Luke got word from UCSF that he could try wrapping his head with an ace bandage to help reduce the swelling. The first time he did this we were flabbergasted. An hour afterwards, the point of concern was entirely devoid of fluid and swelling. Of course, it readily returned, but it was still impressive.
After reviewing the recent MRI, the neuro-surgical team determined that he popped a surgical point straining – likely vomiting during his recent illness. Today they informed him that more rest is the necessary answer to fully alleviate and put an end to the swelling & fluid. He’s basically back to activity levels reserved for surgical recovery until it abides. While this could be another 2-3 weeks, we’re hopeful that the rest he’s taken over the last two weeks will come into account and that things should clear up quickly.
We’ve been staying entertained with the phenomenal snow sculptures that adorned our local Main Street last week, skiing when possible and a little hockey when it’s cold enough for the ice. Thinking up new, acceptable recipes is an on-going task, but like the moose-shi pictured below (sushi with cooked moose) suggests, sometimes we come across winners. Luke and Elsa have also been busy tying flies, which is a great way to pass the winter evenings. Elsa’s flies are pretty consistently pink and purple – she does them almost entirely by herself. A great father/daughter activity for long nights and dark mornings.

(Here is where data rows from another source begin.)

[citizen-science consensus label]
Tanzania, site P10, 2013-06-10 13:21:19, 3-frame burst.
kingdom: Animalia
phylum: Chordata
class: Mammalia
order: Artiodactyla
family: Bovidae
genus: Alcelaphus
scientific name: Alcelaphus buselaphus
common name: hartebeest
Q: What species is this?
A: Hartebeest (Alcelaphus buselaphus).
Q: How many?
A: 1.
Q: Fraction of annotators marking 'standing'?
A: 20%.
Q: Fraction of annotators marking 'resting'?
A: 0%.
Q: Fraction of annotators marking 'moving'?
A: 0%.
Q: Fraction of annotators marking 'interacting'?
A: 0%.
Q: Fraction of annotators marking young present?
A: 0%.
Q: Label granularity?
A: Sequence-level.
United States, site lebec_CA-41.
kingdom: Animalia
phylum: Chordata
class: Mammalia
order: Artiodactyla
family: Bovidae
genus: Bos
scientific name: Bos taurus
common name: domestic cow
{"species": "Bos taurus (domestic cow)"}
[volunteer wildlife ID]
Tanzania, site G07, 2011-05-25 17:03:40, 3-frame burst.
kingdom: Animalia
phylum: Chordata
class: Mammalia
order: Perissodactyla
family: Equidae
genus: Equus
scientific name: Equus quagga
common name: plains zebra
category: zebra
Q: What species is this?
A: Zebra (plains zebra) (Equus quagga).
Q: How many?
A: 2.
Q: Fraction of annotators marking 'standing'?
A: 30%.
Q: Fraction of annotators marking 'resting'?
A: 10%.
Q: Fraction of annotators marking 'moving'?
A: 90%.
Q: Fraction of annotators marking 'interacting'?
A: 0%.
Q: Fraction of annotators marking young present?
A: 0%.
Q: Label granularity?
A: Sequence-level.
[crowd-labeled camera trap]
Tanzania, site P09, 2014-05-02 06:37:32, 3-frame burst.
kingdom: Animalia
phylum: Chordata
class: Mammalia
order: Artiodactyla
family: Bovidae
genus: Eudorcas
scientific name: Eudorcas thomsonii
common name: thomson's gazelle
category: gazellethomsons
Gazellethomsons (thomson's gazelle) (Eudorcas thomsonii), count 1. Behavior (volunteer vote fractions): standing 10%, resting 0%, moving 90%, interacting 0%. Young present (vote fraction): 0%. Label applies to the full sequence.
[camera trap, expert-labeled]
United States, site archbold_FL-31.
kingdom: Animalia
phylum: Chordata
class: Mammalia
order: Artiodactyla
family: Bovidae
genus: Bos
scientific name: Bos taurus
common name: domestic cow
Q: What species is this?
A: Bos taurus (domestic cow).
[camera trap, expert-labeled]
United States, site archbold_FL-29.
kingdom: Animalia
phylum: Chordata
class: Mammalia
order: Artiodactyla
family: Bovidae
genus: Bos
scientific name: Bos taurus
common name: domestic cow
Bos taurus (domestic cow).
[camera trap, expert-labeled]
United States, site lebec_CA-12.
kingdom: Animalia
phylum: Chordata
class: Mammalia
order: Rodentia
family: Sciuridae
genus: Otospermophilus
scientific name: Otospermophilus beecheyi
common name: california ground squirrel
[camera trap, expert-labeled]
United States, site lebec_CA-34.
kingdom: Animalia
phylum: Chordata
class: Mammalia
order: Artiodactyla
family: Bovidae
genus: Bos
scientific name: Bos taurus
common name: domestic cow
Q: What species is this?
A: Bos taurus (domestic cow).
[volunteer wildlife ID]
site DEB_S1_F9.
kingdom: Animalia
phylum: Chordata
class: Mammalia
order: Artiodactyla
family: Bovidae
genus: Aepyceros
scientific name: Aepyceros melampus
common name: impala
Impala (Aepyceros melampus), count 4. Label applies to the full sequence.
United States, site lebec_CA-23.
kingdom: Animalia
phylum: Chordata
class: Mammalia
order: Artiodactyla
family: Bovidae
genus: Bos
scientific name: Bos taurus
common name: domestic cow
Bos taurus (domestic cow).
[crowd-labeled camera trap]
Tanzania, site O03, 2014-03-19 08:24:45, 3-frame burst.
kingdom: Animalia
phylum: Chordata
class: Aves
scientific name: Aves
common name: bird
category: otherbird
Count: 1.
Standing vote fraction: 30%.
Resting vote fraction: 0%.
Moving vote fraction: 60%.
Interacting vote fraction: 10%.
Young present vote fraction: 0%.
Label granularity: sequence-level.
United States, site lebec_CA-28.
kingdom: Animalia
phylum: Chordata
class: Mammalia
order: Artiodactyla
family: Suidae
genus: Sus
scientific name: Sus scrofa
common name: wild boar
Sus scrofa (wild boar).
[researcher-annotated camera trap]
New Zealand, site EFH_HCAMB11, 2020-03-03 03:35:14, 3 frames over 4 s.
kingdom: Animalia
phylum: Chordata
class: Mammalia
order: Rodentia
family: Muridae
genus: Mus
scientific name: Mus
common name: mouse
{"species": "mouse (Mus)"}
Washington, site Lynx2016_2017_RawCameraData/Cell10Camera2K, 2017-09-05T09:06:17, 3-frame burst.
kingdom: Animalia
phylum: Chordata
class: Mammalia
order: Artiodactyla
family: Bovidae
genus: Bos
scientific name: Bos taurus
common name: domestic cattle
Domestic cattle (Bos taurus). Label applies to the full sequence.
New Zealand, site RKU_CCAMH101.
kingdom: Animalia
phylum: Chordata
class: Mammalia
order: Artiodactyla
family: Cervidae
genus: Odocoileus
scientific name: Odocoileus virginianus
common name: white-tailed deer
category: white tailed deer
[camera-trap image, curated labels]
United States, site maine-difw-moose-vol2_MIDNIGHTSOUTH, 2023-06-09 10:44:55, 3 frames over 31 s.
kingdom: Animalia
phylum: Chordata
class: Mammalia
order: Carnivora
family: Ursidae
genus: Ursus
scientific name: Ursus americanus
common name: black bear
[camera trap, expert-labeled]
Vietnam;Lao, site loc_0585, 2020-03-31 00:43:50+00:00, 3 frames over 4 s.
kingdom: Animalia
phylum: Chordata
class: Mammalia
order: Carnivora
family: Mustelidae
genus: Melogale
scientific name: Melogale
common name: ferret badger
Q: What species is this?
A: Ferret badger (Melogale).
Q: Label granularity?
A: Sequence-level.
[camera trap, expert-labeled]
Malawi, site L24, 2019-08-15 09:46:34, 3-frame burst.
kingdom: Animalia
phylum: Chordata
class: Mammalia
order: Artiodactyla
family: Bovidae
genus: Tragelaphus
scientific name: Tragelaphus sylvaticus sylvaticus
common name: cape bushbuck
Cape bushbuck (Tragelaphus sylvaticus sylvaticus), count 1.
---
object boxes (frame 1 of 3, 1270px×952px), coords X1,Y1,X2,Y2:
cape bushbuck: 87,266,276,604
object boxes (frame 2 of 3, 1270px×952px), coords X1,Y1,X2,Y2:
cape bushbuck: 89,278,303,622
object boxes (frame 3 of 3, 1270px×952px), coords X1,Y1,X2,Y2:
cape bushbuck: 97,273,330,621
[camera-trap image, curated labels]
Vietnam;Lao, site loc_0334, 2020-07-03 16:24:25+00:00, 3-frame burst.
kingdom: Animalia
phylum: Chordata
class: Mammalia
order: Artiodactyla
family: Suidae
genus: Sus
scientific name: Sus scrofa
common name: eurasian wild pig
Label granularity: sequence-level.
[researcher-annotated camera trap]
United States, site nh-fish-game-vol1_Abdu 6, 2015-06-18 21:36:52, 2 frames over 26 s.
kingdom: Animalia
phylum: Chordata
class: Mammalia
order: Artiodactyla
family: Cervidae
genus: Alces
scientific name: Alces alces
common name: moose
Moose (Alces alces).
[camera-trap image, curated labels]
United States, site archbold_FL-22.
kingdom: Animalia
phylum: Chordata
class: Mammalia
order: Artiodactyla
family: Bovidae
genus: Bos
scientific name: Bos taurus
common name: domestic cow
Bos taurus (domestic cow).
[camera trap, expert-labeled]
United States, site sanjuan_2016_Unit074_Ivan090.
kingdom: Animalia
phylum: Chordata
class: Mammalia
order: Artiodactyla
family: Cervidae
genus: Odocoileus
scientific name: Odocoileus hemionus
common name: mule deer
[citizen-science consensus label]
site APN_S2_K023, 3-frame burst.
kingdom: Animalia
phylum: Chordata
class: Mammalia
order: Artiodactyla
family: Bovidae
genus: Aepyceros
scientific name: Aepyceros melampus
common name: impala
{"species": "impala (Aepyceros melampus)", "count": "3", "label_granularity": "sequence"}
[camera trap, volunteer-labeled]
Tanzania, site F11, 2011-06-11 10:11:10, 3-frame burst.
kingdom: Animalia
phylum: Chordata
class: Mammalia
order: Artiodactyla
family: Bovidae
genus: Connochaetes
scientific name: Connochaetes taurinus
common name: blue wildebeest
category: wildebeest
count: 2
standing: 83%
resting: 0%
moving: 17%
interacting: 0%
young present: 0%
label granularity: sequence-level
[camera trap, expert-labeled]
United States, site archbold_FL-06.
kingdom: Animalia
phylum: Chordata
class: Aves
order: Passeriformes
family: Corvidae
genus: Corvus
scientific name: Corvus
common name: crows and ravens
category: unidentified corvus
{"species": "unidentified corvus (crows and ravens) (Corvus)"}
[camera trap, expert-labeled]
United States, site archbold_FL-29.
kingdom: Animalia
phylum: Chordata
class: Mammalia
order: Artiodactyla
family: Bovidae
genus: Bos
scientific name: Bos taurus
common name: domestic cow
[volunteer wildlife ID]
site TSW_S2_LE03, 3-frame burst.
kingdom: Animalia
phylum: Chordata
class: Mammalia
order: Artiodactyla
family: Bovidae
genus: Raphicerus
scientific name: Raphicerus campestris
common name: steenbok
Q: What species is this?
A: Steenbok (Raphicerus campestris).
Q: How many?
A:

Originally, Luke celebrated the good MRI read with a full day of work – so ready to embrace normalcy. I had the same plan, but EB must have been housing a degree of our angst. Wednesday morning I could see the weight temporarily lifted from Luke’s shoulders and a lighter him greet the new day after the initial good review; EB, on the other hand, looked ashen and had a tummy ache followed by purges – all our angst, housed in a little body, released and washed down the drain – good riddens. Luckily she was on the mend by noon and made a hasty recovery.
Luke will have another MRI in 2 months. In the mean time he just started his 2nd round of chemo – 4 days late – after a hellish week+ trying to attain the chemo drugs that were sitting at our local pharmacy from our new insurance. I’m guessing this involved 10-15 hours on the phone when you add up the time myself, the Jackson doctor’s office and the super helpful staff at the Corner Drug spent on the phone – lost in the prior-authorization bureaucracy of the insurance system. Seriously ridiculous. I could go on, but won’t. Thankfully, we’re back on track. He’s a couple of days into the 2nd round of chemo and feeling well. We can expect a minimum of 6 months/rounds of chemo and possibly 12 depending on how things look going forward.
We can’t thank our local & extended communities – our friends, family and employers – enough for the lengths that everyone’s gone to in order to ensure the rest of our lives run smoothly and seamlessly forward.
We’re grateful. We’re happy. We’re hopeful.